Lucapa in line for further rerating
Somers and Partners analyst, Duncan Hughes showed good foresight last week when he initiated coverage of Lucapa Diamond Company (ASX: LOM) with a speculative buy recommendation and a price target of 60 cents.
Since then the company’s share price has increased from 47.5 cents to hit a 12 month high of 55 cents, representing a gain of approximately 15%. However, given recent better than expected first-quarter production and the fact that broker forecasts imply a seemingly modest production outlook and conservative fundamentals there could be scope for further upside.
Lulo diamond project
As a backdrop, LOM operates the Lulo Diamond Project, a 3000 square kilometre concession in Angola’s Lunda Norte diamond heartland located within 150 kilometres of Catoca, the world’s fourth biggest diamond mine.
It should be noted, however, that for political and social reasons, Lucapa is a very high-risk stock.

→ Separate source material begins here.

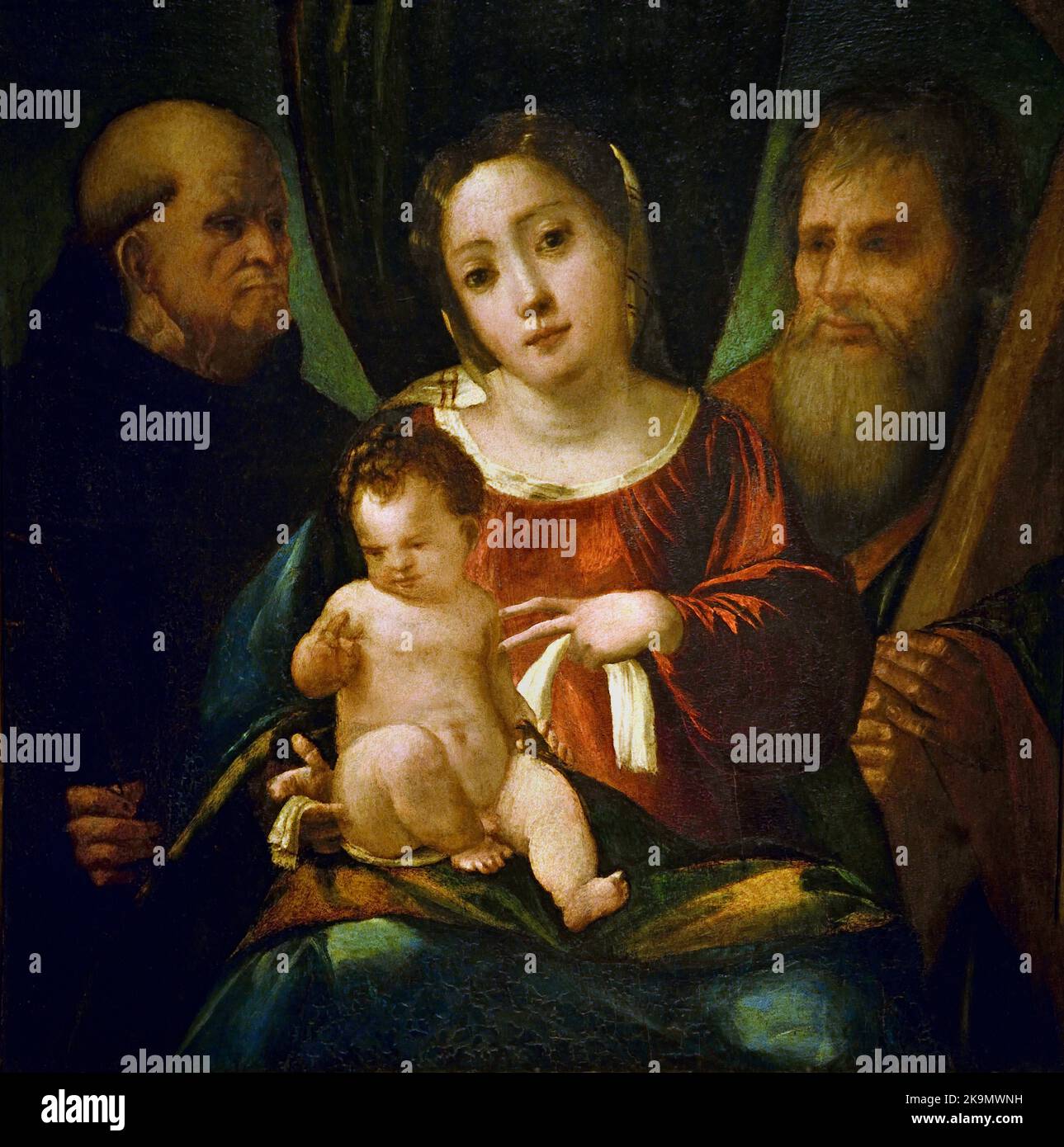 Madonna and Child with Saint Benedict and Saint Andrew 1515 by  Giovanni de' Luteri, called, Dosso Dossi ( 1489 - 1542 Ferrara) Italy, Italian. Stock Photo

Getting mining projects up and running in countries such as Angola is no simple feat, and there may be challenges ahead.
As highlighted by Hughes, LOM has a 40% interest in the Lulo alluvial diamond mine where a large proportion of gems recovered have a unique high quality Type 2a which are exceptionally rare and among the most valued and purest diamonds.
He highlighted that Lulo also hosts an unusually high proportion of large ‘special’ diamonds weighing over 10.8 carats, placing these gemstones in the top 1% in terms of rarity and quality on a global scale.
In February the company recovered the world-class 404 carat ‘Fourth of February’ diamond which was sold for US$16 million. In late September a parcel of 2209 carats of Lulo diamonds sold for gross proceeds of $5.3 million.
Lulo diamonds typically fetch much higher average prices with Hughes indicating approximately US$2100 per carat compared with the global average selling price of circa US$120 per carat.
Record quarterly production
On Wednesday, LOM and its Lulo partners, Empresa Nacional de Diamantes E.P. (Endiama) and Rosas & Petalas reported record diamond production from the Lulo project for the three months to September 30, 2016.
The September quarter production included a record 137 ‘special’ diamonds weighing a total of 3210 carats, highlighting the company’s ability to regularly produce large premium value diamonds.
LOM also noted that the average diamond size for the quarter of 1.9 carats was a quarterly record, as was the average diamond grade of 13.7 carats per 100 m3.
Hughes responded to the group’s quarterly production performance saying, “This is an exceptional result at Lulo and beat expectations on all fronts, indicating the new wet front-end to the plant has had an immediate impact”.
The quantum of the outperformance was substantial with 8853 carats recovered beating Hughes’s expectations of 5562 carats.
Hughes is looking forward to the company delivering favourable quarterly financials later this month, a development that could see forecasts upgraded, possibly providing further share price momentum.
However, Hughes’ current earnings projections even as they stand at the moment make the company look attractive based on fundamentals.
In fiscal 2017, he is forecasting production of 27,530 carats, generating EBITDA of $36 million and earnings per share of 5 cents. This places the company on a PE multiple of 10.5 relative to Wednesday’s closing price of 53 cents.
Given that the company is forecast to generate earnings per share growth of 60% in fiscal 2018, the PE multiple appears conservative.
One also needs to take into account that on an annualised basis first-quarter production equated to 35,400 carats, approximately 30% higher than Hughes’ projected production for fiscal 2017.
It should be noted that broker projections and past share price performances are not an indication of future earnings and trading patterns, and should not be used as the basis for an investment decision.